■ **EXERCICE 1**:
Restituez à l'identique le passage de la décision de justice qui commence par « Pour un exposé » et se termine par « l’existence d’un différend. ».
■ **EXERCICE 2**:
Reprenez la décision de justice après sa dernière phrase et poursuivez-en la rédaction.

■ **TEXTE ÉTUDIÉ**:
_ _ _ _ _
Par déclaration du 23 juin 2022, la société Syneha a relevé appel de cette décision en critiquant l’ensemble de ses chefs de dispositif.

Dans ses dernières conclusions remises et notifiées le 5 janvier 2023, la société Syneha demande à la cour de :

infirmer la décision déférée en toutes ses dispositions ;

déclarant sa demande recevable et bien fondée et, statuant à nouveau,

débouter la société SB Alliance de toutes ses demandes ;

condamner la société SB Alliance au paiement de la somme de 15.000 euros au titre de l’article 700 du code de procédure civile et aux dépens de première instance et d’appel, avec faculté de recouvrement direct conformément à l’article 699 du code de procédure civile.

Dans ses dernières conclusions remises et notifiées le 23 janvier 2023, la société SB Alliance demande à la cour de :

confirmer en toutes ses dispositions l’ordonnance entreprise ;

Par conséquent,

rejeter l’appel interjeté par la société Syneha ;

la débouter de l’ensemble de ses prétentions ;

Et y ajoutant,

condamner la société Syneha à lui verser la somme de 15.000 euros sur le fondement de l’article 700 du code de procédure civile et aux dépens.

La clôture de la procédure a été prononcée le 1er février 2023.

Pour un exposé plus détaillé des faits, de la procédure, des moyens et prétentions des parties, la cour renvoie expressément à la décision déférée ainsi qu’aux conclusions susvisées, conformément aux dispositions de l’article 455 du code de procédure civile.

SUR CE, LA COUR

Selon l’article 872 du code de procédure civile, dans tous les cas d’urgence, le président du tribunal de commerce peut, dans les limites de la compétence du tribunal, ordonner en référé toutes les mesures qui ne se heurtent à aucune contestation sérieuse ou que justifie l’existence d’un différend.

L’article 873, alinéa 1, du même code dispose que le président du tribunal de commerce peut, dans les mêmes limites, et même en présence d’une contestation sérieuse, prescrire en référé les mesures conservatoires ou de remise en état qui s’imposent, soit pour prévenir un dommage imminent soit pour faire cesser un trouble manifestement illicite.

Le trouble manifestement illicite désigne toute perturbation résultant d’un fait matériel ou juridique qui, directement ou indirectement, constitue une violation évidente de la règle de droit et le dommage imminent s’entend de celui qui n’est pas encore réalisé mais qui se produira sûrement si la situation dénoncée perdure.

Au cas présent, la société SB Alliance soutient que le placement sous séquestre provisoire des éléments recueillis lors de l’exécution de la mesure d’instruction est justifié et nécessaire pour prévenir le dommage imminent qui résultera de leur restitution ou destruction avant le prononcé de l’arrêt de la Cour de cassation et qui consistera, pour elle, dans la perte d’un droit. Elle estime en effet que cette restitution ou destruction la privera de toute possibilité de prendre connaissance de ces éléments et rendra inutile son pourvoi en cassation, soutenant au surplus que le placement sous séquestre est proportionné aux intérêts en présence et ne saurait être assimilé à une suspension illicite du caractère exécutoire de l’arrêt du 13 janvier 2022.
_ _ _ _ _
■ **MATÉRIEL FOURNI**:
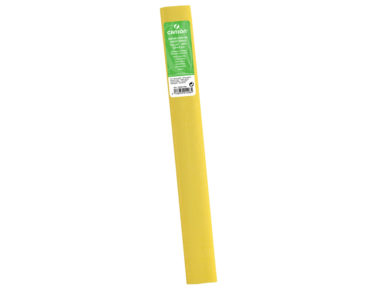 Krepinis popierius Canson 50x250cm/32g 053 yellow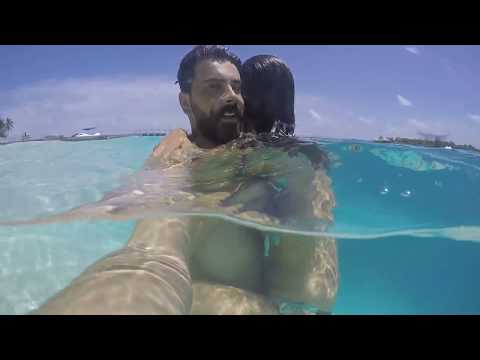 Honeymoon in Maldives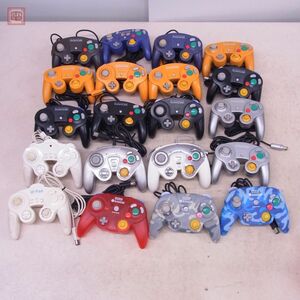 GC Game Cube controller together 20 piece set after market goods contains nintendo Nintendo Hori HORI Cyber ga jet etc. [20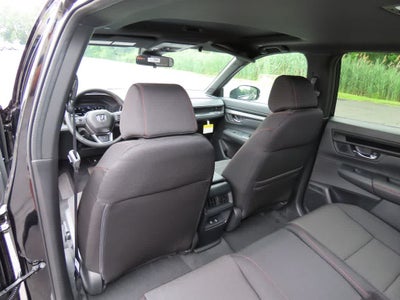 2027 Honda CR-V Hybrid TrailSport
_ _ _ _ _
■ **RÉSULTAT 1**:
Pour un exposé plus détaillé des faits, de la procédure, des moyens et prétentions des parties, la cour renvoie expressément à la décision déférée ainsi qu’aux conclusions susvisées, conformément aux dispositions de l’article 455 du code de procédure civile.

SUR CE, LA COUR

Selon l’article 872 du code de procédure civile, dans tous les cas d’urgence, le président du tribunal de commerce peut, dans les limites de la compétence du tribunal, ordonner en référé toutes les mesures qui ne se heurtent à aucune contestation sérieuse ou que justifie l’existence d’un différend.

■ **RÉSULTAT 2**:
Elle fait encore valoir que le séquestre peut être ordonné à titre de mesure que justifie l’existence d’un différend sur le fondement de l’article 872 du code de procédure civile et indépendamment d’un dommage imminent, ce texte donnant au juge des référés le pouvoir d’ordonner toute mesure conservatoire comme une mise sous séquestre, qui n’emporte aucune conséquence négative, ne préjuge pas du sort du litige opposant les parties et n’entraîne pas une suspension de l’exécution de l’arrêt du 13 janvier 2022.

Cependant, le pourvoi en cassation n’étant pas suspensif d’exécution, l’arrêt du 13 janvier 2022, qui ordonne la rétractation de l’ordonnance sur requête du 23 octobre 2020 et emporte, par voie de conséquence, restitution à la société Syneha des pièces saisies en vertu de cette ordonnance, est exécutoire de plein droit.

La demande de mise sous séquestre des pièces saisies en vertu de l’ordonnance rétractée a donc pour conséquence de maintenir les effets de cette ordonnance et se heurte nécessairement à l’autorité de la chose jugée attachée à l’arrêt du 13 janvier 2022 dont l’exécution ne saurait constituer pour la société SB Alliance un dommage imminent au sens de l’article 873 du code de procédure civile.

En outre, la mise sous séquestre sollicitée dans l’attente du prononcé de l’arrêt de la Cour de cassation, ne saurait davantage s’analyser comme une mesure justifiée par l’existence d’un différend susceptible d’être ordonnée par le juge des référés en application de l’article 872 dudit code dès lors qu’il n’entre pas dans les pouvoirs de ce dernier de faire obstacle à l’exécution d’un arrêt voire d’aménager son exécution, la circonstance qu’un pourvoi en cassation soit formé contre cet arrêt étant indifférente au regard de l’effet non suspensif de cette voie de recours extraordinaire.

Ainsi, la rétractation de l’ordonnance sur requête ayant fait perdre tout fondement à la mesure d’instruction, la demande de mise sous séquestre des pièces saisies lors de l’exécution de celle-ci est elle-même dépourvue de fondement juridique et ne peut dès lors qu’être rejetée.

Il convient donc d’infirmer l’ordonnance entreprise en toutes ses dispositions.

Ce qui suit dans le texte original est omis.